The good news is that the indigenous sentient life forms of this world mean her no harm. They find her a curiosity, and treat her like a child just learning their melodious language. She's been patted on the hand and even the head more times than she can count in the last two weeks. Gently. Encouragingly. Understanding that without a second tongue, she will never be able to pronounce their names. Despite the language barrier, they are sure Rey will grow accustomed to life here, and will flourish.
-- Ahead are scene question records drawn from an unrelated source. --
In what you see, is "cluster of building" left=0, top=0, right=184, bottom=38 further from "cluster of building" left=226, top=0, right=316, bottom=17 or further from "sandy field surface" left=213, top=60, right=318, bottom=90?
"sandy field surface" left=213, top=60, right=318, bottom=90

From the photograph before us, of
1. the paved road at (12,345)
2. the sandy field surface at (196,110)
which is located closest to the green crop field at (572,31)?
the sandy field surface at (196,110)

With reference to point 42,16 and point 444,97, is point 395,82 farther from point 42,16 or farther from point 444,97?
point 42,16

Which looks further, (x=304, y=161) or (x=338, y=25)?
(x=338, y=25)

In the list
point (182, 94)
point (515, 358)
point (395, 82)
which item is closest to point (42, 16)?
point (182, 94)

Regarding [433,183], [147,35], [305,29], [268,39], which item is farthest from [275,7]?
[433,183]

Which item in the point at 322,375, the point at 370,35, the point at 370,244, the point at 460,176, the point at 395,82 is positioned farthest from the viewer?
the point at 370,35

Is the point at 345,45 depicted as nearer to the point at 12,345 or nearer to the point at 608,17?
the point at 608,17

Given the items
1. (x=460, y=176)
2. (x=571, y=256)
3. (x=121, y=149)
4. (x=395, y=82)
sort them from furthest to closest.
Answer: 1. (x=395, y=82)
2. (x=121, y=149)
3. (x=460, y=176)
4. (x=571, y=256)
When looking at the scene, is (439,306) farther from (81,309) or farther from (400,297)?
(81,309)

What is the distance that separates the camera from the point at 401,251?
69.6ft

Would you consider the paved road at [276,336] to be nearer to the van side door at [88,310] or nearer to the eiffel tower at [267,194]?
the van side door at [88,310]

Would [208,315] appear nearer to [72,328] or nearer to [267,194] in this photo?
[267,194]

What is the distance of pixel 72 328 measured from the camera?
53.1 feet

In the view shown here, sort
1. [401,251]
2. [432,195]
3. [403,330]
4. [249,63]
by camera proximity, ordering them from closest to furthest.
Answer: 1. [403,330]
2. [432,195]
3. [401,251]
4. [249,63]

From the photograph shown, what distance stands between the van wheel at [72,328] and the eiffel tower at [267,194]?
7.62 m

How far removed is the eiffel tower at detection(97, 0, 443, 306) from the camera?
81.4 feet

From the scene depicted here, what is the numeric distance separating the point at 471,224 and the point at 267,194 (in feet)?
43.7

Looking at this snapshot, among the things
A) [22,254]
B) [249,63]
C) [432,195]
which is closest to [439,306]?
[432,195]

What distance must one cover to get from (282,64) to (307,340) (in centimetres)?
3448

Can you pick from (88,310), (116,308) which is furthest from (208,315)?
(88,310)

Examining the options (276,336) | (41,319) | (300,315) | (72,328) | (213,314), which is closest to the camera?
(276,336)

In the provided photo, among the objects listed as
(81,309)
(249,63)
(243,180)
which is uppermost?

They are far less sure about their second visitor from the sky.
She's staring again. She drops her eyes, but he's already noticed. "What do you want?" Kylo Ren demands, glaring at her from where he sits. There's a metal collar around his neck, and a strong chain holding him to a thick-trunked tree. He has enough slack to stand and pace a few steps, a place to sleep, even a modest shelter where he can hide from the rainstorms which regularly thrash this part of the planet. Otherwise, he is tethered to one place. Their hosts do not trust him.
"Nothing," Rey says, after too long. She stands and walks away from him, enjoying the knowledge he cannot follow.
For the first day after their ships crashed, they fought each other using whatever tools they could find. Only the intervention of the purple, wood-like creatures who lived here prevented one from killing the other. As soon as Rey proved herself harmless to them, they freed her. Her adversary can't maintain a civilized conversation for more than a few minutes without flying into a rage. At first, she was terrified he would break free anyway, and would kill her as she dozed. Then she was angry with him, blaming him for the crash that marooned them. Now she's just tired, and Kylo Ren is the closest thing to another human she may ever see again. It is the only reason she can think of why she continues to linger here when she has this whole planet to explore.
They have been here a month. Rey isn't fluent in the local language, but she can carry on a conversation. She can help with the daily tasks to keep the village running, gathering fruit and the occasional egg from the tree tops, or joining a hunting party in the brush. She lets the chatter of the villagers wash past her, picking up words here and there like a stray leaf passing in a dust storm. Her eyes have grown used to the dim light here among the trees, bright sunlight only ever viewed when filtered through high leaves. This is nothing like her former life, and nothing like the life she was learning to build with the Resistance. She misses her friends there, but she only knew them a few months. They are fading into grayscale memory. She would believe her entire past is a dream, except for the one dark, brooding reminder chained to the tree. When she returns from a hunt, the dream shatters, and she remembers it was all real. Out there, beyond the electromagnetic field of this world, her friends will be searching for her if they have not yet given up.
She hates Kylo all the more for being the one to remind her not to lose hope of rescue.
She brings him his food tonight, refusing to let her own fears and sorrows stand in her way. "Here," she says in a short tone. "It's dinner."
Kylo doesn't thank her, and he doesn't eat immediately. He sets the bark plate aside. As he turns, she sees where the metal collar has worn the skin of his throat into angry red welts. Worse, now that she's looking, scarlet gnarls creep away from the wound, winding like worms underneath his skin. For one second, she forgets who he is and what he's done, feeling empathy for the pain he must be in.
Then she remembers.
He turns back to her, perhaps reading her thoughts on her face. "It's nothing."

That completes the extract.